-- begin Dataset content --
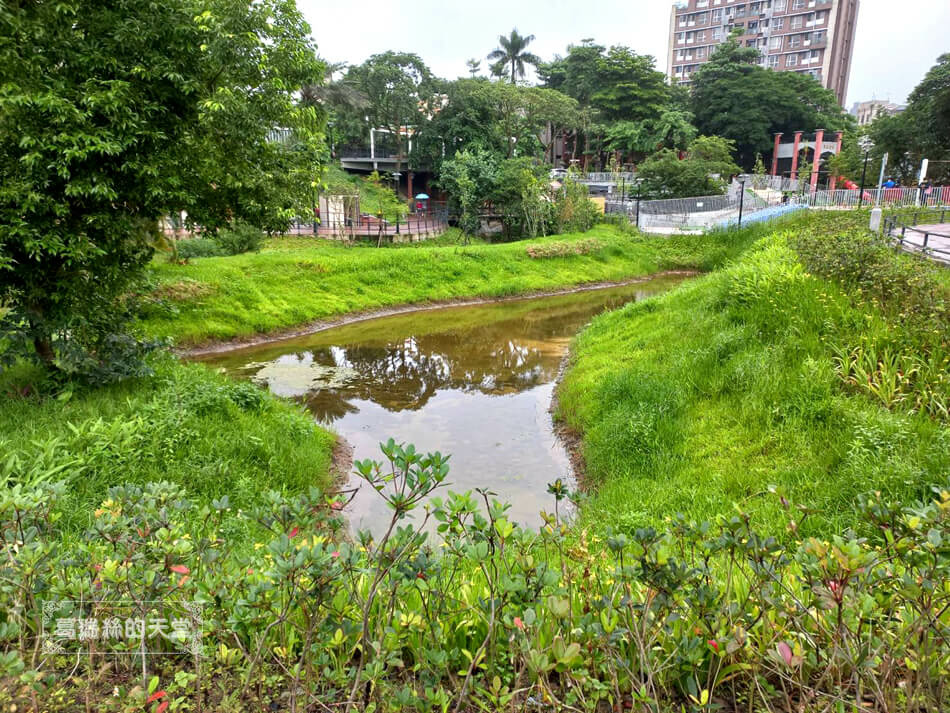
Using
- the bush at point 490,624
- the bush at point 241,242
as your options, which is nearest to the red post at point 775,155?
-- end Dataset content --
-- begin Dataset content --
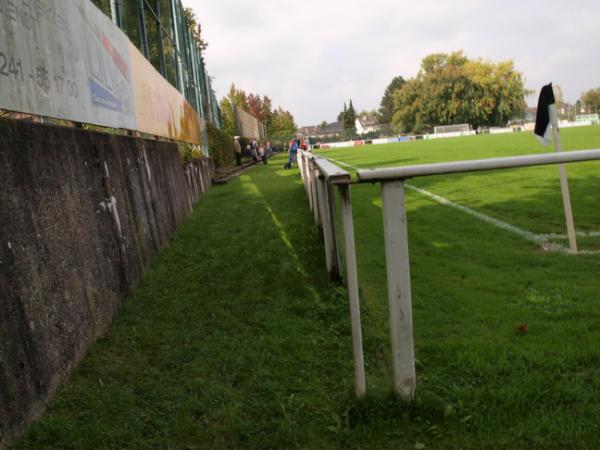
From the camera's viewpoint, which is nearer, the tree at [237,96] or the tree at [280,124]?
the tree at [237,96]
-- end Dataset content --
# Short problem
Count the lines in the data above that contain the word "bush". Reply with the number only.

# Solution to this exercise
2